Segment Start: Selected extract
Process Monitor is a free tool that monitors and displays in real-time all file system activity on a Microsoft Windows operating system, and also monitors and records all actions attempted against the Microsoft Windows Registry. Process Monitor can be used to detect failed attempts to read and write registry keys. It also allows for filtering on specific keys, processes, process IDs, and values. In addition it shows how applications use files and DLLs, detects some critical errors in system files and more. The launching of this utility tool can be prevented by disabling it, because it can be used by the savvy computer user 105 to help figure out which applications(s) may be running on the client device 110 that are preventing the user 105 from accessing harmful websites. Once they have identified what is doing the blocking, then the user 105 could research how they might be able to circumvent it.

Accordingly, and unlike conventional filtering or content blocking schemes, the effectiveness of the example computer-implemented filtering method and computer system to filter/block content is not dependent on the technical ability of the client, be it a company, organization, parent, or other end user. The example method(s) and system(s) are specially configured to prevent even advanced computer users 105 from disabling and/or circumventing the filter system 120 and/or client application 123 on the client device 110 and/or its functionality contained therein.

The above-described example filtering method and system, in monitoring and filtering the flow of a company or household's Internet traffic, is also able to limit or restrict Internet traffic based on any IP address being utilized. Further, the method as implemented by filter system 120 is able to limit or restrict Internet traffic based on a geographic region, i.e., preventing access to Internet traffic generated from one or more countries not on the whitelist.

Today, a lot of technology is driven by client-side software; this slows computer performance. Unlike most or all of the conventional content blocking applications commercially available today, which are typically installed and implemented by software on the client-side computing device and hence take up client-side processing power, the example method and system is not implemented utilizing the processing power of the client device. Rather, the above-noted example method and system may be installed as a file (the file representing one of a downloaded application file, downloaded group policy or configuration change file or an installed black box (firewall, router or bridge) on the client's network server) that is controlled by one or more external servers in communication with the client device and/or network server.

Accordingly, the above-described example filtering method and system, among providing other benefits, may substantially enhance the client's ability to conserve bandwidth. In its function as an aggregator of Internet traffic, the example filtering method and system, since it is implemented remotely or separately from the client's devices 110 or network servers, removes a significant burden on client-device processing speed, and more importantly is envisioned to substantially reduce the costs of bandwidth to the client, particularly to those companies and households who have to pay a service provider (i.e., VERIZON®, AT&T®, SPRINT®, etc.) “by the byte”.

Moreover, and consistent with many reliable third-party studies describing the deleterious effect that blocking of internet advertising by a client-side installed content blocking application has on bandwidth availability in the client device, the example method's ability to scrub all third-party advertising (among other bad traffic such as streaming videos, malware, etc.) on a whitelisted website prior to rendering the webpage to the client is expected to substantially increase the available bandwidth in the client device.

The example method and system also greatly enhance the privacy of one's own personal information and identity information/IP address. Many large data aggregators, such as GOOGLE, MICROSOFT, FACEBOOK®, TWITTER®, and the like have the ability to track the private information of a web user. For example, assume that a user 105 logs on to CNN.com (assuming on the whitelist) to read the daily news. A page on CNN.com includes many data aggregator “tracker” buttons on its homepage, e.g., “see us on Facebook, Twitter, etc.” which load code onto the CNN® site that allows the user 105's and/or their client device 110's identity and/or certain actions to be tracked. If this user 105 then goes to WIRED.com from the CNN website, each of these data aggregators now know that the user 105 (or that client device 110) is interested in wired.com. This information may be sold to third-party advertisers.
Segment End: Selected extract
Written task = Copy word for word the part of the content-filtering passage that begins at the words "Accordingly, and unlike" and stops after the words "functionality contained therein.".
Segment Start: Dataset excerpt
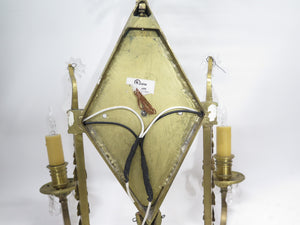 A Pair of Neoclassical Two Light Wall Sconces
Segment End: Dataset excerpt
Written response =
Accordingly, and unlike conventional filtering or content blocking schemes, the effectiveness of the example computer-implemented filtering method and computer system to filter/block content is not dependent on the technical ability of the client, be it a company, organization, parent, or other end user. The example method(s) and system(s) are specially configured to prevent even advanced computer users 105 from disabling and/or circumventing the filter system 120 and/or client application 123 on the client device 110 and/or its functionality contained therein.